Below are entries; print them exactly from the first line through the one containing "category: wildebeest".

== Segment start ==

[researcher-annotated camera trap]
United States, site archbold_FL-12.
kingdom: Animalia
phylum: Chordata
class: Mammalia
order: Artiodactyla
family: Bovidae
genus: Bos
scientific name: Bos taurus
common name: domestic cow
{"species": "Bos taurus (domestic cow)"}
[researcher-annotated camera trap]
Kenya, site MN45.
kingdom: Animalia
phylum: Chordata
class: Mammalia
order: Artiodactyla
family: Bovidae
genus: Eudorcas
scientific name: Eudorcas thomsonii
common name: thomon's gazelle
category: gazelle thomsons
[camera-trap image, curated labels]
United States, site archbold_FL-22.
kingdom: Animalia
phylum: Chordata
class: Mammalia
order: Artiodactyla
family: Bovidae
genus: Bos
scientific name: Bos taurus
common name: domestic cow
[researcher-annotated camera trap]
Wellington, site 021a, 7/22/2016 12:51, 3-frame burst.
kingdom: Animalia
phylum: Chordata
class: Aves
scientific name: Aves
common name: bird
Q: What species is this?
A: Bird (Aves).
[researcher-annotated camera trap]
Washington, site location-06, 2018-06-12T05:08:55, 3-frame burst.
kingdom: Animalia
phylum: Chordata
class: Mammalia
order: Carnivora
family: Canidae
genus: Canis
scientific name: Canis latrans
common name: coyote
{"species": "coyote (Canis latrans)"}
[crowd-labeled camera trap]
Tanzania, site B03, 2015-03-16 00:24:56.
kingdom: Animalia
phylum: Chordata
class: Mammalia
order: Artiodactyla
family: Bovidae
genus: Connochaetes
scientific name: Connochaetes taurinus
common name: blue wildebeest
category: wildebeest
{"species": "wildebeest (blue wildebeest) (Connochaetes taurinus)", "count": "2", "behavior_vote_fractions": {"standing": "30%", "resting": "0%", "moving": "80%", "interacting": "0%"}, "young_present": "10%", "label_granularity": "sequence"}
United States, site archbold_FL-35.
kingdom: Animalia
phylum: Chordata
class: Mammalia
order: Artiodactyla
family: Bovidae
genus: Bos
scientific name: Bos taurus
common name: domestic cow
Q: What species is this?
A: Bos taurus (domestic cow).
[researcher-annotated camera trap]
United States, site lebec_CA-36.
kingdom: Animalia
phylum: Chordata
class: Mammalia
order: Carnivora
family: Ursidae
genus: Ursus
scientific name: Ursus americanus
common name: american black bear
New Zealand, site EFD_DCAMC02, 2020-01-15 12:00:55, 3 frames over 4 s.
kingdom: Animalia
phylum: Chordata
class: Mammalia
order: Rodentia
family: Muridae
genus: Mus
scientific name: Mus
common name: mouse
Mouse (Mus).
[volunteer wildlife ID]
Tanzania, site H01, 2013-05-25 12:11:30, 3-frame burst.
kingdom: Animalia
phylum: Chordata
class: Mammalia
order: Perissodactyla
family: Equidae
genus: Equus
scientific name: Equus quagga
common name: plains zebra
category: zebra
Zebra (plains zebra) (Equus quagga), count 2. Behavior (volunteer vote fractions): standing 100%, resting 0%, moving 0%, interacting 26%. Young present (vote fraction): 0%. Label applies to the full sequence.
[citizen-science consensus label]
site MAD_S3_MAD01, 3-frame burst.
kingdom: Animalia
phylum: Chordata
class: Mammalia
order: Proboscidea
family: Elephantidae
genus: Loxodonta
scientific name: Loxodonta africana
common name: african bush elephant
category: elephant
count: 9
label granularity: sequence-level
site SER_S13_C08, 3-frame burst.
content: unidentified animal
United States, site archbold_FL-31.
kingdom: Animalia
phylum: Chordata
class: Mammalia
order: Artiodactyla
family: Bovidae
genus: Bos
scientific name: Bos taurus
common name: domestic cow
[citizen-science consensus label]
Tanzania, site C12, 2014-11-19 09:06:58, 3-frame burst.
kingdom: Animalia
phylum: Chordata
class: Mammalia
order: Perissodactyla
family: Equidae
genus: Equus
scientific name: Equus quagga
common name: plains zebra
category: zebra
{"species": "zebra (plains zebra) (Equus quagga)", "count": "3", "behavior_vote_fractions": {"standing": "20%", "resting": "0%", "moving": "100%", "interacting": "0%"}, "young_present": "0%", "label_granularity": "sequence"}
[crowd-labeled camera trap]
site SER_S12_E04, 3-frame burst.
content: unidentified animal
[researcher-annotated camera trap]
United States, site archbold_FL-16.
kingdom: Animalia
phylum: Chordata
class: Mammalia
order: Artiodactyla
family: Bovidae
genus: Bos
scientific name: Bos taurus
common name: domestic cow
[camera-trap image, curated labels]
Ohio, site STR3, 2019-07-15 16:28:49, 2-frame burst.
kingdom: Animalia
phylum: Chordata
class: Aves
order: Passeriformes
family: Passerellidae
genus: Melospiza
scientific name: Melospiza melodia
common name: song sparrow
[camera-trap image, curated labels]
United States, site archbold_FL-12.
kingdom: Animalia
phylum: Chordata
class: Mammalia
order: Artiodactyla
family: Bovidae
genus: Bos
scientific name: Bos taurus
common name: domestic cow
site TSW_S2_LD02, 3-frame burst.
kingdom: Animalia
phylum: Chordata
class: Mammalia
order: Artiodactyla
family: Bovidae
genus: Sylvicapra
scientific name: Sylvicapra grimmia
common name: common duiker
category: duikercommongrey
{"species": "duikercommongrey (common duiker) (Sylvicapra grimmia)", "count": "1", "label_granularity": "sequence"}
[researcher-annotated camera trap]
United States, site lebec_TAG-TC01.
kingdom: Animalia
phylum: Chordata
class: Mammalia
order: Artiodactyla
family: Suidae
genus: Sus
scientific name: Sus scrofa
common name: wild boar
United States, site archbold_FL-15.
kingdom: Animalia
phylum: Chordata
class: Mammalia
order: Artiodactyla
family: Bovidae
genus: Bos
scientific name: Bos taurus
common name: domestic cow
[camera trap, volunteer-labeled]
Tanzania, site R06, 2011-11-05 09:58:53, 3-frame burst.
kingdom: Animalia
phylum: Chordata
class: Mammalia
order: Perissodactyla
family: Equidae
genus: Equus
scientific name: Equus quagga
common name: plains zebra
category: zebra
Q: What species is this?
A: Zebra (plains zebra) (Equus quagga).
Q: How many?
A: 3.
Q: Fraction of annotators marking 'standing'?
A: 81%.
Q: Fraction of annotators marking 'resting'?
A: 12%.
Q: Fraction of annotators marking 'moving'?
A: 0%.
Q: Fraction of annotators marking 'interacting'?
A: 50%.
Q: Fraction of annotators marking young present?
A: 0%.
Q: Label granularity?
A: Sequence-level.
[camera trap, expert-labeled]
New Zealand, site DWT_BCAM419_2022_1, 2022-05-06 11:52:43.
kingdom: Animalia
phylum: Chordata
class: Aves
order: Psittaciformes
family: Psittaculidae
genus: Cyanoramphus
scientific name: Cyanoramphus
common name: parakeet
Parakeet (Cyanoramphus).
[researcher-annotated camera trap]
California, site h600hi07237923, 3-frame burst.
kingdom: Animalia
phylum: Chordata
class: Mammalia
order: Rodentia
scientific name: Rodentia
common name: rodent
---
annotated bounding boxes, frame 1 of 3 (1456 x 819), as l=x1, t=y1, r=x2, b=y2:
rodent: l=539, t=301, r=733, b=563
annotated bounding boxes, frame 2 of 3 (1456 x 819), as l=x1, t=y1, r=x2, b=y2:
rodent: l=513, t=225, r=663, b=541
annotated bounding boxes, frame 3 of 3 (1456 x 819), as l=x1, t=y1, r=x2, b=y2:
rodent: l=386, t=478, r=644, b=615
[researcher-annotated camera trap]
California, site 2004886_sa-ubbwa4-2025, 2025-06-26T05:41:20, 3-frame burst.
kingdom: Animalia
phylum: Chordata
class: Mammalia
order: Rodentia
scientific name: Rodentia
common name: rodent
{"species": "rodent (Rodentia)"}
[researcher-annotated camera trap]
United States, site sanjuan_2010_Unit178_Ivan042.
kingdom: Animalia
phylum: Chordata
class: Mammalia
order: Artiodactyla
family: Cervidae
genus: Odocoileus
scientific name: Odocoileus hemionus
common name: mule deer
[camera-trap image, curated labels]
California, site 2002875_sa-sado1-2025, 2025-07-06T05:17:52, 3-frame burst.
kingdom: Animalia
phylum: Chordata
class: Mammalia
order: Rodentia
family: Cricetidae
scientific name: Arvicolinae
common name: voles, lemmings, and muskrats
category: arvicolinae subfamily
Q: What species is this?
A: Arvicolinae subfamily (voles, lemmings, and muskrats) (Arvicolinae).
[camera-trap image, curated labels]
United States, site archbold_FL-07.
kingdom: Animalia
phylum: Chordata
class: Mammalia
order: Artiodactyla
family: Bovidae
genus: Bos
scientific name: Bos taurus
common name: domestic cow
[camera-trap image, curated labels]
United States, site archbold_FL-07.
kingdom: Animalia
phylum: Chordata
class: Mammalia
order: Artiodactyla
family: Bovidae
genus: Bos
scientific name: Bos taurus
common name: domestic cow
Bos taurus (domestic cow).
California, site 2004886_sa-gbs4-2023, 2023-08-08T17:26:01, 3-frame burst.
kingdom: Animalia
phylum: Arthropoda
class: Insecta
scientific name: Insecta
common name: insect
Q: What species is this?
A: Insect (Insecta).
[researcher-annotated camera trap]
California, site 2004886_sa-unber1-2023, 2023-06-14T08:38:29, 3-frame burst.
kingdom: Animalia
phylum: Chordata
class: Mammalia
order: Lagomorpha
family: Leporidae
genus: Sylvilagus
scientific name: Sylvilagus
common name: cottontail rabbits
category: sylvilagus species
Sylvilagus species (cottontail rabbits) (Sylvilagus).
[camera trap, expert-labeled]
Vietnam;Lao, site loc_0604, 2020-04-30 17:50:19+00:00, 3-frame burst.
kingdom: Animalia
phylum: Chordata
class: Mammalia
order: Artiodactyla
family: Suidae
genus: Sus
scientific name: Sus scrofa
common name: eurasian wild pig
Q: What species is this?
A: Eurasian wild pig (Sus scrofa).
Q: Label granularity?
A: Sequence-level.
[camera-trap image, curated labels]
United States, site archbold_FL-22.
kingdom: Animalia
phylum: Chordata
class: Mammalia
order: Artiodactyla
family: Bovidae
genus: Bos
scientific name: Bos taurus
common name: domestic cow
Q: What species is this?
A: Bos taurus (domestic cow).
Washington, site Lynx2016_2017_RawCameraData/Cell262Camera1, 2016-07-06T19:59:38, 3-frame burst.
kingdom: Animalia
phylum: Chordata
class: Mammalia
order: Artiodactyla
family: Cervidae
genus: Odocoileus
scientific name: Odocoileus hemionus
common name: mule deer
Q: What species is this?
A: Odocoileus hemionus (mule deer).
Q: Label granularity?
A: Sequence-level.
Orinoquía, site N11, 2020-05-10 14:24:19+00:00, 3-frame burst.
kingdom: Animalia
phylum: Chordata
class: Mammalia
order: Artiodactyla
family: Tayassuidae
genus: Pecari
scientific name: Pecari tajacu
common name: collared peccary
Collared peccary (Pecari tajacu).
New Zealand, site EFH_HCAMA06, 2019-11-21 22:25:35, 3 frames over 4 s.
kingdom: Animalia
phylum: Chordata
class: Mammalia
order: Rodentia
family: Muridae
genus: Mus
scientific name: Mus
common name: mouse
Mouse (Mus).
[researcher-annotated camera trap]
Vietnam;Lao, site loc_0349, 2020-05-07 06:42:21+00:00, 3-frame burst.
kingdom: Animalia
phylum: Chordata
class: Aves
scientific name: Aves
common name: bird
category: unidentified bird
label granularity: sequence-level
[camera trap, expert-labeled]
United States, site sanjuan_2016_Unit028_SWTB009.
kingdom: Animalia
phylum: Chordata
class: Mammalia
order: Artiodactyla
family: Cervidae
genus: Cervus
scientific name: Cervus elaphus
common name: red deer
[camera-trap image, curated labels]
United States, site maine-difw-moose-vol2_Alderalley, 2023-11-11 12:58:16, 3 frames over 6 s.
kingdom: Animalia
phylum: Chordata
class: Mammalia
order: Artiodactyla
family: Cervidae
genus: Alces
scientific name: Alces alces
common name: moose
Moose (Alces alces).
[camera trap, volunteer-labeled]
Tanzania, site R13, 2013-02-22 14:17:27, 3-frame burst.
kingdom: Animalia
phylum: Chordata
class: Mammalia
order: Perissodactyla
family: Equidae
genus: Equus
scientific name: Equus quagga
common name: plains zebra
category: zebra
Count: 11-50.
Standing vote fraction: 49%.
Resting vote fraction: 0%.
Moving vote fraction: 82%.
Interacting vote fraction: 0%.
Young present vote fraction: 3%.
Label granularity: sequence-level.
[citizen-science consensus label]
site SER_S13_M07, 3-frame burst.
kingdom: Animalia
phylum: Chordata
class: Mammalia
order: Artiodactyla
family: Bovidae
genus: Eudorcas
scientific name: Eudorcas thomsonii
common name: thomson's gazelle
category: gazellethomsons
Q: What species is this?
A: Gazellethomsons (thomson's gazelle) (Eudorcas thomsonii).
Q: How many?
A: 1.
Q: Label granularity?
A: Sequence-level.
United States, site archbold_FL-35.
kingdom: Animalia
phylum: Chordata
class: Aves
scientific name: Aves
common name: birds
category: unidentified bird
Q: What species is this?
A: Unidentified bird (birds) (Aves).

== Segment end ==

_Final answer_
[researcher-annotated camera trap]
United States, site archbold_FL-12.
kingdom: Animalia
phylum: Chordata
class: Mammalia
order: Artiodactyla
family: Bovidae
genus: Bos
scientific name: Bos taurus
common name: domestic cow
{"species": "Bos taurus (domestic cow)"}
[researcher-annotated camera trap]
Kenya, site MN45.
kingdom: Animalia
phylum: Chordata
class: Mammalia
order: Artiodactyla
family: Bovidae
genus: Eudorcas
scientific name: Eudorcas thomsonii
common name: thomon's gazelle
category: gazelle thomsons
[camera-trap image, curated labels]
United States, site archbold_FL-22.
kingdom: Animalia
phylum: Chordata
class: Mammalia
order: Artiodactyla
family: Bovidae
genus: Bos
scientific name: Bos taurus
common name: domestic cow
[researcher-annotated camera trap]
Wellington, site 021a, 7/22/2016 12:51, 3-frame burst.
kingdom: Animalia
phylum: Chordata
class: Aves
scientific name: Aves
common name: bird
Q: What species is this?
A: Bird (Aves).
[researcher-annotated camera trap]
Washington, site location-06, 2018-06-12T05:08:55, 3-frame burst.
kingdom: Animalia
phylum: Chordata
class: Mammalia
order: Carnivora
family: Canidae
genus: Canis
scientific name: Canis latrans
common name: coyote
{"species": "coyote (Canis latrans)"}
[crowd-labeled camera trap]
Tanzania, site B03, 2015-03-16 00:24:56.
kingdom: Animalia
phylum: Chordata
class: Mammalia
order: Artiodactyla
family: Bovidae
genus: Connochaetes
scientific name: Connochaetes taurinus
common name: blue wildebeest
category: wildebeest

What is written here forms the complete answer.